Using liquid state H-1, H-2 and F-19 NMR spectroscopy in the temperature range 110-130 K we have studied the hydrogen-bonded anions (FH)(2)F- and (FH)(3)F- and their partially and fully deuterated analogs dissolved in the low-freezing freon mixture CDF3/CDF2Cl, in the presence of (C4H9)(4)N+ as the counter cation. The spin multiplets of the three isotopologs HH, HD, DD of (FH)(2)F-, and of the four isotopologs HHH, HHD, HDD, DDD of (FH)(3)F- have been resolved and assigned. Thus, we were able to determine the zero-, one- and two-bond H/D isotope effects on the hydrogen and fluorine NMR chemical shifts as well as isotope effects on the scalar spin-spin hydrogen fluorine and fluorine-fluorine coupling constants.

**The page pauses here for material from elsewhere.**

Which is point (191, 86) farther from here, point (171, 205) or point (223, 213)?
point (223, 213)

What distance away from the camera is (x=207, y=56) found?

Using the valence bond order model these NMR data are related to H/D isotope effects on the hydrogen bond geometries. A semi-quantitative interpretation of the observed long range isotope effects is proposed in terms of an anti-cooperative coupling between the hydrogen bonds within each anion. The experimental data can be rationalized in terms of an empirical NMR isotope sum rule, which is analogous to a similar rule for the vibrational frequencies.